Texto de Miquel Amorós
basado en la charla de título "Desarrollismo y Progresismo"
enmarcada dentro de las "Jornadas Crítica al Progreso"
organizadas por la Federación de Estudiantes Libertarios de la
Universidad Autónoma de Madrid (FEL-UAM) (2011).
Dialéctica del cenit
y el ocaso
El capitalismo ha
alcanzado su cenit, ha traspasado el umbral a partir del cual las
medidas para preservarlo aceleran su autodestrucción. Ya no puede
presentarse como la única alternativa al caos; es el caos y lo será
cada vez más. Durante los años sesenta y setenta del pasado siglo,
un puñado de economistas disconformes y pioneros de la ecología
social constataron la imposibilidad del crecimiento infinito con los
recursos finitos del planeta, especialmente los energéticos, es
decir, señalaron los límites externos del capitalismo. La ciencia y
la tecnología podrían ampliar esos límites, pero no suprimirlos,
originando de paso nuevos problemas a un ritmo mucho mayor que aquél
al que habían arreglado los viejos. Tal constatación negaba el
elemento clave de la política estatal de posguerra, el
desarrollismo, la idea de que el desarrollo económico bastaba para
resolver la cuestión social, pero también negaba el eje sobre el
que pivotaba el socialismo, la creencia en un futuro justo e
igualitario gracias al desarrollo indefinido de las fuerzas
productivas dirigidas por los representantes del proletariado.
Además, el desarrollismo tenía contrapartidas indeseables: la
destrucción de los hábitat naturales y los suelos, la
artificialización del territorio, la contaminación, el
calentamiento global, el agujero de la capa de ozono, el agotamiento
de los acuíferos, el deterioro de la vida en medio urbano y la
anomia social. El crecimiento de las fuerzas productivas ponía de
relieve su carácter destructivo cada vez más preponderante. La fe
en el progreso hacía aguas; el desarrollo material esterilizaba el
terreno de la libertad y amenazaba la supervivencia. La revelación
de que una sociedad libre no vendría jamás de la mano de una clase
directora, que mediante un uso racional del saber científico y
técnico multiplicase la producción e inaugurara una época de
abundancia donde todos quedaran ahítos, no era más que una
consecuencia de la crítica de la función socialmente regresiva de
la ciencia y la tecnología, o sea, del cuestionamiento de la idea de
progreso. Pero el progresismo no era solamente un dogma burgués, era
la característica principal de la doctrina proletaria.
------------------------
## Enunciado
Responde sí o no a si cada afirmación concuerda con el texto sobre el desarrollismo y cita literalmente las palabras que lo deciden: 1. La ciencia y la tecnología podían suprimir los límites externos del capitalismo. 2. La imposibilidad del crecimiento infinito la constataron economistas disconformes y pioneros de la ecología social en los años sesenta y setenta del pasado siglo. 3. El progresismo era únicamente un dogma burgués.

## Datos disponibles
------------------------
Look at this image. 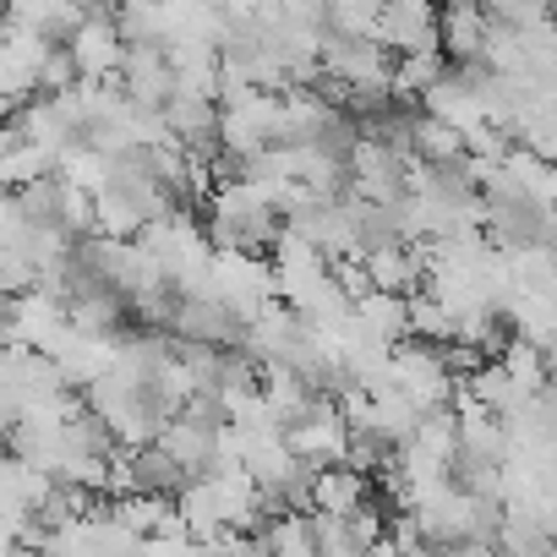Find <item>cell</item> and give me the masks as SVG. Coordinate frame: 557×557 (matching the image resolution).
<instances>
[{"label":"cell","instance_id":"5bb4252c","mask_svg":"<svg viewBox=\"0 0 557 557\" xmlns=\"http://www.w3.org/2000/svg\"><path fill=\"white\" fill-rule=\"evenodd\" d=\"M77 61H72V50L66 45H50V55L39 61V94H66V88H77Z\"/></svg>","mask_w":557,"mask_h":557},{"label":"cell","instance_id":"4fadbf2b","mask_svg":"<svg viewBox=\"0 0 557 557\" xmlns=\"http://www.w3.org/2000/svg\"><path fill=\"white\" fill-rule=\"evenodd\" d=\"M497 361L513 372V383H519L524 394H535V388L546 383V356H541V339H530V334H508V345H503Z\"/></svg>","mask_w":557,"mask_h":557},{"label":"cell","instance_id":"3957f363","mask_svg":"<svg viewBox=\"0 0 557 557\" xmlns=\"http://www.w3.org/2000/svg\"><path fill=\"white\" fill-rule=\"evenodd\" d=\"M372 34H377L394 55H410V50H443V34H437V0H383V12H377Z\"/></svg>","mask_w":557,"mask_h":557},{"label":"cell","instance_id":"ba28073f","mask_svg":"<svg viewBox=\"0 0 557 557\" xmlns=\"http://www.w3.org/2000/svg\"><path fill=\"white\" fill-rule=\"evenodd\" d=\"M486 28H492L486 0H437V34L448 61H475L486 50Z\"/></svg>","mask_w":557,"mask_h":557},{"label":"cell","instance_id":"6da1fadb","mask_svg":"<svg viewBox=\"0 0 557 557\" xmlns=\"http://www.w3.org/2000/svg\"><path fill=\"white\" fill-rule=\"evenodd\" d=\"M410 170H416V159H405L399 148H388V143H377V137H361V143L350 148V191H361V197H372V202L405 197V191H410Z\"/></svg>","mask_w":557,"mask_h":557},{"label":"cell","instance_id":"277c9868","mask_svg":"<svg viewBox=\"0 0 557 557\" xmlns=\"http://www.w3.org/2000/svg\"><path fill=\"white\" fill-rule=\"evenodd\" d=\"M66 50H72V61H77L83 77H121L126 39H121V28H115V12L94 7V12L77 23V34L66 39Z\"/></svg>","mask_w":557,"mask_h":557},{"label":"cell","instance_id":"8fae6325","mask_svg":"<svg viewBox=\"0 0 557 557\" xmlns=\"http://www.w3.org/2000/svg\"><path fill=\"white\" fill-rule=\"evenodd\" d=\"M416 159L421 164H454V159H465V132L454 121H443V115H432V110L416 104Z\"/></svg>","mask_w":557,"mask_h":557},{"label":"cell","instance_id":"7c38bea8","mask_svg":"<svg viewBox=\"0 0 557 557\" xmlns=\"http://www.w3.org/2000/svg\"><path fill=\"white\" fill-rule=\"evenodd\" d=\"M503 170H508V181L524 191V197H535V202H546V208H557V164L552 159H541V153H530V148H508V159H503Z\"/></svg>","mask_w":557,"mask_h":557},{"label":"cell","instance_id":"8992f818","mask_svg":"<svg viewBox=\"0 0 557 557\" xmlns=\"http://www.w3.org/2000/svg\"><path fill=\"white\" fill-rule=\"evenodd\" d=\"M88 12H94V0H0L7 28H34L50 45H66Z\"/></svg>","mask_w":557,"mask_h":557},{"label":"cell","instance_id":"9a60e30c","mask_svg":"<svg viewBox=\"0 0 557 557\" xmlns=\"http://www.w3.org/2000/svg\"><path fill=\"white\" fill-rule=\"evenodd\" d=\"M12 208V186H0V213H7Z\"/></svg>","mask_w":557,"mask_h":557},{"label":"cell","instance_id":"7a4b0ae2","mask_svg":"<svg viewBox=\"0 0 557 557\" xmlns=\"http://www.w3.org/2000/svg\"><path fill=\"white\" fill-rule=\"evenodd\" d=\"M285 443L318 470V465H334V459H345V448H350V421L339 416V405H334V394H323L307 416H296L290 426H285Z\"/></svg>","mask_w":557,"mask_h":557},{"label":"cell","instance_id":"5b68a950","mask_svg":"<svg viewBox=\"0 0 557 557\" xmlns=\"http://www.w3.org/2000/svg\"><path fill=\"white\" fill-rule=\"evenodd\" d=\"M372 497H377L372 470H361V465H350V459H334V465H318V470H312V503H307V508L334 513V519H350V513H361Z\"/></svg>","mask_w":557,"mask_h":557},{"label":"cell","instance_id":"9c48e42d","mask_svg":"<svg viewBox=\"0 0 557 557\" xmlns=\"http://www.w3.org/2000/svg\"><path fill=\"white\" fill-rule=\"evenodd\" d=\"M159 443L186 465V475H208V470L219 465V426H208V421H197V416H186V410H175V416L159 426Z\"/></svg>","mask_w":557,"mask_h":557},{"label":"cell","instance_id":"30bf717a","mask_svg":"<svg viewBox=\"0 0 557 557\" xmlns=\"http://www.w3.org/2000/svg\"><path fill=\"white\" fill-rule=\"evenodd\" d=\"M448 66H454V61H448L443 50H410V55H394V94L410 99V104H421V94L437 88Z\"/></svg>","mask_w":557,"mask_h":557},{"label":"cell","instance_id":"52a82bcc","mask_svg":"<svg viewBox=\"0 0 557 557\" xmlns=\"http://www.w3.org/2000/svg\"><path fill=\"white\" fill-rule=\"evenodd\" d=\"M121 88H126V99H137V104H148V110H164V99L175 94L170 50H164V45H126Z\"/></svg>","mask_w":557,"mask_h":557},{"label":"cell","instance_id":"2e32d148","mask_svg":"<svg viewBox=\"0 0 557 557\" xmlns=\"http://www.w3.org/2000/svg\"><path fill=\"white\" fill-rule=\"evenodd\" d=\"M94 7H104V12H115V7H121V0H94Z\"/></svg>","mask_w":557,"mask_h":557}]
</instances>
------------------------
## Solución
1. No: «La ciencia y la tecnología podrían ampliar esos límites, pero no suprimirlos».
2. Sí: «Durante los años sesenta y setenta del pasado siglo, un puñado de economistas disconformes y pioneros de la ecología social constataron la imposibilidad del crecimiento infinito».
3. No: «el progresismo no era solamente un dogma burgués, era la característica principal de la doctrina proletaria».